Skeddly incident

Issues with front-end and action executions

Skeddly experienced a major incident on February 28, 2017, lasting 5h. The incident has been resolved; the full update timeline is below.

Started: Feb 28, 2017, 05:50 PM UTC
Resolved: Feb 28, 2017, 10:50 PM UTC
Duration: 5h
Detected by Pingoru: Feb 28, 2017, 05:50 PM UTC

Update timeline

investigating Feb 28, 2017, 05:50 PM UTC

We are investigating issues accessing the Skeddly front-end and action executions.
investigating Feb 28, 2017, 05:57 PM UTC

AWS is currently experiencing issues in us-east-1 with S3, EC2, and ELB.
identified Feb 28, 2017, 06:02 PM UTC

Amazon Web Services have updated their status page with the current status: http://status.aws.amazon.com/
identified Feb 28, 2017, 06:52 PM UTC

The Skeddly front-end is functioning again. Action execution logs are stored in S3, so they cannot be retrieved at this time. Actions are executing.
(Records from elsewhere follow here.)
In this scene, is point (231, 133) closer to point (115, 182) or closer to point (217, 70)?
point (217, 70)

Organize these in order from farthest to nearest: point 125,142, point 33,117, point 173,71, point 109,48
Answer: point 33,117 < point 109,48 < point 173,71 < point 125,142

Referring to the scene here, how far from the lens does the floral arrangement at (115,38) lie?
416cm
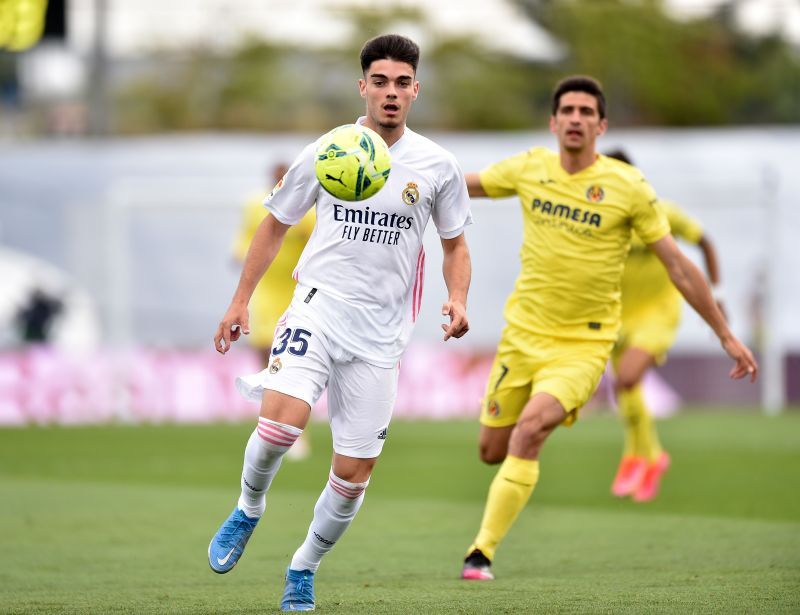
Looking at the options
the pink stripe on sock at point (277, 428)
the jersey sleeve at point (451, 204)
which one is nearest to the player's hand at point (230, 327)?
the pink stripe on sock at point (277, 428)

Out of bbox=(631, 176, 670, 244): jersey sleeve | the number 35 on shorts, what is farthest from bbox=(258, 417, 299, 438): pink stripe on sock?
bbox=(631, 176, 670, 244): jersey sleeve

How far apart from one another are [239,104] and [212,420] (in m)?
13.3

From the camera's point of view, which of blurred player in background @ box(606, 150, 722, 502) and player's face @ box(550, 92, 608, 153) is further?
blurred player in background @ box(606, 150, 722, 502)

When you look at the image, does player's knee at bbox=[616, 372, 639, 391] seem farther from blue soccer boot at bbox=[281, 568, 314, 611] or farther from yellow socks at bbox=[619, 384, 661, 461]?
blue soccer boot at bbox=[281, 568, 314, 611]

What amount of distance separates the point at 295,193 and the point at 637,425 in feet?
18.8

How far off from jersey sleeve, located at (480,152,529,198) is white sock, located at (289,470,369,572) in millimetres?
2604

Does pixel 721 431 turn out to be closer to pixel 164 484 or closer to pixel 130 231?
pixel 164 484

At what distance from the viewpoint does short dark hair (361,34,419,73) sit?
6.87 m

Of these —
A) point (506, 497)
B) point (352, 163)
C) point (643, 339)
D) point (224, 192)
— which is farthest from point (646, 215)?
point (224, 192)

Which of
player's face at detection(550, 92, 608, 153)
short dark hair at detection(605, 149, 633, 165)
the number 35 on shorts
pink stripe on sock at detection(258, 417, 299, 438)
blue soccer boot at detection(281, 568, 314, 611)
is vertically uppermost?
player's face at detection(550, 92, 608, 153)

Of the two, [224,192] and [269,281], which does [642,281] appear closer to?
[269,281]

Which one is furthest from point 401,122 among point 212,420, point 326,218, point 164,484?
point 212,420

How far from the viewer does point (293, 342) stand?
6.80 m

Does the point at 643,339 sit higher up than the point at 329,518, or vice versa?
Answer: the point at 643,339
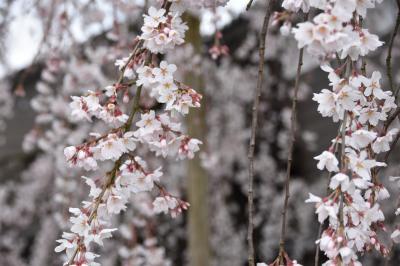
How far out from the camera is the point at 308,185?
479cm

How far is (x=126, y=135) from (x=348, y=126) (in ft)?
1.46

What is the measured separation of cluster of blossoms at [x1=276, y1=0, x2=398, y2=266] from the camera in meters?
1.02

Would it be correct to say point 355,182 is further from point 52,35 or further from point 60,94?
point 60,94

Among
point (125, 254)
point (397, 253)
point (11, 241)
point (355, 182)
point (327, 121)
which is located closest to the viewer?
point (355, 182)

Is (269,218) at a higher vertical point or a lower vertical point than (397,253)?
higher

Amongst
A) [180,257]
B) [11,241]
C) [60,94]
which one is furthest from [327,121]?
[11,241]

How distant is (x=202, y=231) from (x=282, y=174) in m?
1.40

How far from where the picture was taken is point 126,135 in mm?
1294

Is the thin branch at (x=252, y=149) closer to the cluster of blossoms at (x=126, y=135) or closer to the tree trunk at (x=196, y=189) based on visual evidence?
the cluster of blossoms at (x=126, y=135)

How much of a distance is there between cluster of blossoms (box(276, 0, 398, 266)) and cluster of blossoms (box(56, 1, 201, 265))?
274mm

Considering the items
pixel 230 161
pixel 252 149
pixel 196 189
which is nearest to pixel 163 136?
pixel 252 149

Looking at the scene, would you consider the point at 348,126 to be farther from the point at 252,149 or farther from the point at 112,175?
the point at 112,175

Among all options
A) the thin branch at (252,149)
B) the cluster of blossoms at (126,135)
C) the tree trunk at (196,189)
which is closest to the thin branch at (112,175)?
the cluster of blossoms at (126,135)

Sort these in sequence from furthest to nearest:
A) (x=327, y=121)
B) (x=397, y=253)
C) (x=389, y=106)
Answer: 1. (x=327, y=121)
2. (x=397, y=253)
3. (x=389, y=106)
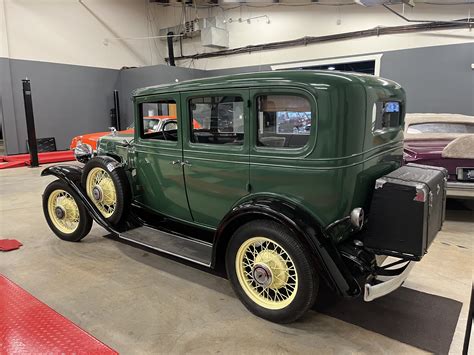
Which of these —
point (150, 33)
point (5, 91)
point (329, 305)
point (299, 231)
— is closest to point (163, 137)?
point (299, 231)

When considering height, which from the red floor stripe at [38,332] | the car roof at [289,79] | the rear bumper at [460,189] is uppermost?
the car roof at [289,79]

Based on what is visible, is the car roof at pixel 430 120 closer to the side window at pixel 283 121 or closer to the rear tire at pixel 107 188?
the side window at pixel 283 121

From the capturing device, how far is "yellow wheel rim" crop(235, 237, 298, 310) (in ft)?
7.61

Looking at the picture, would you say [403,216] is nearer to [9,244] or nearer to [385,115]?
[385,115]

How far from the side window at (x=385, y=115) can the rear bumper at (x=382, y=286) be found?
1001 mm

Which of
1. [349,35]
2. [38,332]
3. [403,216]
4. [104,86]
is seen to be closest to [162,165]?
[38,332]

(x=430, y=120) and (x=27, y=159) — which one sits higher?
(x=430, y=120)

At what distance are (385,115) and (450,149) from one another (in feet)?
6.96

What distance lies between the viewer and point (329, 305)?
2613mm

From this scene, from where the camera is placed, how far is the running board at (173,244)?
2.74m

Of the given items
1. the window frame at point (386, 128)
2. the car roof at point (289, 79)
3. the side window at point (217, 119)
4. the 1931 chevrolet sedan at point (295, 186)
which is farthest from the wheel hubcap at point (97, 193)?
the window frame at point (386, 128)

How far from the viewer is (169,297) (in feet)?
9.00

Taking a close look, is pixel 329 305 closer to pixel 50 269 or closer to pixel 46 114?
pixel 50 269

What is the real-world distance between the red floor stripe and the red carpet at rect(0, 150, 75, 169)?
26.0 feet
But they are behind schedule.
identified Feb 28, 2017, 07:53 PM UTC

Amazon has updated the status page with serviced affected by the outage. http://status.aws.amazon.com/ As of this writing, 24 AWS services are affected, including S3, EC2, RDS, Elastic Beanstalk, CloudWatch, ELB, SES.
identified Feb 28, 2017, 09:03 PM UTC

AWS reports that the issues with S3 are partially resolved. We are starting to see reductions in the delays of action executions as a result.
monitoring Feb 28, 2017, 10:06 PM UTC

We are noticing that writing logs to S3 has resumed and action execution delays have been eliminated. AWS still lists S3 and other services as having issues on their status page. http://status.aws.amazon.com/ We will continue to monitor the situation.
resolved Feb 28, 2017, 10:50 PM UTC

AWS is reporting the S3 issues have been resolved. http://status.aws.amazon.com/
postmortem Aug 02, 2018, 04:38 PM UTC

Between 12:45 PM EST and 5:08 PM EST, Amazon S3 experienced a significant outage in us-east-1. API calls to S3 for reads and writes failed. As a result, many AWS services were affected. Some other AWS services that were affected: * Elastic Load Balancing * Elastic Beanstalk * RDS * EBS snapshots * AMI images * Simple Email Service * Many others, totalling over 45 distinct AWS services. We first encountered issues reading from and writing to S3, but also our internal API load balancers, which use Amazon Elastic Load Balancing, dropped HTTPS requests. These combined affected our front-end UI. The issues affecting our front-end UI were short-lived and our front-end UI recovered quickly. However, the S3 issues continued to affect action executions. Logs from action executions are stored in Amazon S3. Since API calls to S3 failed and/or timed-out, this caused delays in executing actions. At it's peak, actions were delayed by 91 minutes. The net result of this AWS outage is as follows: * Actions executed, however during the affected time window, actions executions were delayed. Our [SLA](https://www.skeddly.com/sla/) was automatically applied as appropriate. * Actions that made use of affected AWS services in us-east-1 failed. For example, if an action created EBS snapshots or AMI images, then that would have failed. * Actions executing during the affected time window will not have full logs available since the logs were not able to be saved to S3. For many, this outage, like all outages, is a learning opportunity. We will take what we learned so that Skeddly will weather future issues and outages even better.